HPE Cray System Management (CSM) software manages and controls power out-of-band through Redfish APIs. Note that power management features are "asynchronous," in that the client must determine whether the component status has changed after a power management API call returns.
In-band power management features are not supported in v1.4.
HPE supports Slurm as a workload manager which reports job energy usage and records it in the ITDB for system accounting purposes.
A time-series PostgreSQL database (sma-postgres-cluster
) contains the power telemetry data and tracks job start/end times, job-id, application-id, user-id, and application node allocation data. This data is made available through the System Monitoring Framework (SMF). Power monitoring and job data in sma-postgres-cluster
enable out-of-band power profiling on the management nodes. Slurm interfaces with the PostgreSQL database through a plug-in.
Cabinet-level power/energy data from compute blades, switch blades, and chassis rectifiers is collected by each Chassis Management Module (CMM) and provided on system management network.
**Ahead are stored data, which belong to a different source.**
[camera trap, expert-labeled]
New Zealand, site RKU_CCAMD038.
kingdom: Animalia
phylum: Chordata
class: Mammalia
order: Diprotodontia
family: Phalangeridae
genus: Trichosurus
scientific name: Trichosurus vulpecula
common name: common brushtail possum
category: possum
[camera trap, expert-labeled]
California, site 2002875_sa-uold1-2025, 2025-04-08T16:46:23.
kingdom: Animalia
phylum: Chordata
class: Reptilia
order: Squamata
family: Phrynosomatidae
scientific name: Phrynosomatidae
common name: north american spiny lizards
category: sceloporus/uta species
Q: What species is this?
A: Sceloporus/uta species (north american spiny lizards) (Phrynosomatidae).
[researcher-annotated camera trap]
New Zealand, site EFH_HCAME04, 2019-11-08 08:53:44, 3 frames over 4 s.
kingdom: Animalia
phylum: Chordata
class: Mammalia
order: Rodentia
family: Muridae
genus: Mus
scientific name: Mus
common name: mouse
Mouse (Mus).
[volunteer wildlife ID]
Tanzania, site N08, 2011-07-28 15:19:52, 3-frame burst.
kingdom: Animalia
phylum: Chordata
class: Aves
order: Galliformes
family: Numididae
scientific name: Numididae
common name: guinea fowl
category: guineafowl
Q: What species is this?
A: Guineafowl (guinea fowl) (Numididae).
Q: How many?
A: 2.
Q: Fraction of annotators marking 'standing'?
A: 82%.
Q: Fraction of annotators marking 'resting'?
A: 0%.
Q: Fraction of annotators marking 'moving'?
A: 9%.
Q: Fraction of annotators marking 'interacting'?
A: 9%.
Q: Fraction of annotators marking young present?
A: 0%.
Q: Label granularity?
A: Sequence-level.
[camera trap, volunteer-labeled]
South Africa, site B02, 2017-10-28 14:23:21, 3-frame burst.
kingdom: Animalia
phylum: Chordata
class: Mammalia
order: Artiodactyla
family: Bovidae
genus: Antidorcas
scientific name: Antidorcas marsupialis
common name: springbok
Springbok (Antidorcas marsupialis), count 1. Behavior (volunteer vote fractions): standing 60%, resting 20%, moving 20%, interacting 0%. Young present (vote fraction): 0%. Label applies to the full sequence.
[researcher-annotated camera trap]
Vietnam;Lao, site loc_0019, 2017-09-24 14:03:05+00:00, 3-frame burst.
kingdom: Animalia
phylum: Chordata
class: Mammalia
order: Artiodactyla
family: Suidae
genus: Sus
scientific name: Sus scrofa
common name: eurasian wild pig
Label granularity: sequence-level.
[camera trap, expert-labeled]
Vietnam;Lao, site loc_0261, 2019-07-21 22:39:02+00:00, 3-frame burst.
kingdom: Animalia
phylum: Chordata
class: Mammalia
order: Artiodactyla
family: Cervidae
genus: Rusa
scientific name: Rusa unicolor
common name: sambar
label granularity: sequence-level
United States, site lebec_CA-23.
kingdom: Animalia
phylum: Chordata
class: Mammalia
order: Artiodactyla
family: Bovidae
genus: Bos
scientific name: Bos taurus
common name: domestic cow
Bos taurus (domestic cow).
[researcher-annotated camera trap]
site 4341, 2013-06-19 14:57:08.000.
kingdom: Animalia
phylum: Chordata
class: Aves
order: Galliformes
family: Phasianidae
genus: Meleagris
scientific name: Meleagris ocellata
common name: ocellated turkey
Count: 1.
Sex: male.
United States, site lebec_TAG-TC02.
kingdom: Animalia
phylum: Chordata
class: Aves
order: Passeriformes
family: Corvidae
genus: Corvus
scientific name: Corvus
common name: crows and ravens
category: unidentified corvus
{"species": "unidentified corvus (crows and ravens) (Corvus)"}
This power telemetry can be monitored by the SMF. Cabinet-level power data is collected and forwarded to the management nodes. The management nodes store the telemetry in the power management database.
The blade-level and node-level accumulated energy telemetry is point-in-time power data. Blade accumulated energy data is collected out-of-band and is made available via workload managers. Users have access to the data in-band at the node-level via a special sysfs files in /sys/cray/pm_counters on the node.
Rack systems support 2 intelligent power distribution units (iPDUs). The power/energy telemetry, temperature, and humidity measurements (supported by optional probes), are accessible through the iPDU HTTP interface.
Node-level accumulated energy data is point-in-time power and accumulated energy data collected via Redfish through the server BMC.